Yah, jujur saja aku sudah kecewa terhadapmu, sih.

Namun, aku tetap berusaha untuk terlihat baik dengan mencoba untuk tetap tersenyum.

"Apa kau bisa menjelaskannya dengan lebih jelas?"

"A–Aku pikir kau tidak ingin memiliki seorang 'Senior' yang tidak bisa apa-apa. Ma–Maka dari itu, aku akhirnya kebingungan untuk melakukan sesuatu dan pada akhirnya berakhir dalam kesimpulan seperti itu."

Tidak. Kesimpulanmu itu terlalu jauh, tahu!

Maksudku, siapa juga yang akan bisa berakhir ke kesimpulan seperti itu?

"A–Aku minta maaf. Kau pasti berpikir jika aku adalah orang aneh sekarang. Aku minta maaf, Junior."

"Ti–Tidak, tidak apa-apa, kok. Asalkan kau sudah memberitahu alasannya saja, itu sudah cukup bagiku."

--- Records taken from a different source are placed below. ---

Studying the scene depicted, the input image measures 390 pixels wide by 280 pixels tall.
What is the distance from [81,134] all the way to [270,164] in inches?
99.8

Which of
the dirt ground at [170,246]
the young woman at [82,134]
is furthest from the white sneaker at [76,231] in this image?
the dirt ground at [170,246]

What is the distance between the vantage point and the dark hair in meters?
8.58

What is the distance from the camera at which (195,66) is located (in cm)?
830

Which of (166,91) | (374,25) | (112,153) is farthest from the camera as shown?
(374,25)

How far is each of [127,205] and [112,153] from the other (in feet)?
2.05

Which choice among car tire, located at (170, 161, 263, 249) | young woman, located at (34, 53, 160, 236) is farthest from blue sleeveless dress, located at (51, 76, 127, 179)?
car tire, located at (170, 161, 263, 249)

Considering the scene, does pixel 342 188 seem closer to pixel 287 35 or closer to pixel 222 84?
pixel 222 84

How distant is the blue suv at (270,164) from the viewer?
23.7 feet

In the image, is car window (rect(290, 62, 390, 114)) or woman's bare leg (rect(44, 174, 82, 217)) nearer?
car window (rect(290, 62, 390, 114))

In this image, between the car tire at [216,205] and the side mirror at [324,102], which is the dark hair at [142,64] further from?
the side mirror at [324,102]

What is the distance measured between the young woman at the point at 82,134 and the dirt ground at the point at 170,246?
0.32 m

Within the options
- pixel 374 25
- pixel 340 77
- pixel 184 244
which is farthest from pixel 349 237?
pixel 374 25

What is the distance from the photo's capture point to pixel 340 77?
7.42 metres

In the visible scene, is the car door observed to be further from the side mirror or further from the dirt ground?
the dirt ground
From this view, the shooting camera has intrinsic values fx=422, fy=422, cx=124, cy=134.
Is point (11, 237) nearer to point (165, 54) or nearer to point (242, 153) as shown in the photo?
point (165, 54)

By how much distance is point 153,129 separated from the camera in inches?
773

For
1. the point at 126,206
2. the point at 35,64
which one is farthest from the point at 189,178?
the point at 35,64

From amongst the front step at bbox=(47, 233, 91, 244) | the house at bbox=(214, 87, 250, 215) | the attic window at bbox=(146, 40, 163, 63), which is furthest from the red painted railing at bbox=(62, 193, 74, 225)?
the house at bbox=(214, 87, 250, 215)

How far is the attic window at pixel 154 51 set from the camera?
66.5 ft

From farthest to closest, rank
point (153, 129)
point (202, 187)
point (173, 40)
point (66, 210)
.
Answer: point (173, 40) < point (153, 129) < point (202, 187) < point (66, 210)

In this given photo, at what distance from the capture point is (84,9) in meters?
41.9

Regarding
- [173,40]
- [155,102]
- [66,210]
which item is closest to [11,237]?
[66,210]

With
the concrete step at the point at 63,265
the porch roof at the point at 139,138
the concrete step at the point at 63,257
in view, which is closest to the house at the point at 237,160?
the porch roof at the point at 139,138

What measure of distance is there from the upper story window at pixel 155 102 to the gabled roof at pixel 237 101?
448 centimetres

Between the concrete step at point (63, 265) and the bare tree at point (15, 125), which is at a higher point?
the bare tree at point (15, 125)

Yah, nyatanya tentu saja aku pasti akan berpikir jika dia adalah orang aneh, sih.

Ah ... image-ku terhadap dirinya semakin menurun...

Maafkan aku, Isaria.

"Ta–Tapi! Aku masih bisa melakukan satu hal lagi."

"Satu hal lagi? Apa itu? Bukan yang aneh-aneh lagi, 'kan?"

"Te–Tentu saja tidak. Aku serius kali ini."

Aku tidak yakin soal itu...

Namun ... jika aku perhatikan dengan lebih baik lagi ... daripada 'loyo', kurasa dirinya lebih tepat disebut dengan 'tidak bersemangat'.

"..."

Tidak, bukan itu juga.

Dia mungkin adalah tipe yang pemalu.

Tidak, kurasa bukan yang satu itu juga.

Bagaimana, ya, mengatakannya ... kurasa Isaria merupakan sosok seorang Senior yang selalu berusaha untuk membuat Juniornya terkesan.

Itu benar, itu benar. Kurasa yang satu itu baru benar.

Selagi memikirkan itu, Isaria membuat satu langkah maju dan berakhir dalam kondisi berdiri berhadap-hadapan denganku.

Dikarenakan memiliki tinggi badan yang lebih rendah dariku, ia pun berusaha untuk melihat ke atas agar bisa melihat wajahku dengan jelas.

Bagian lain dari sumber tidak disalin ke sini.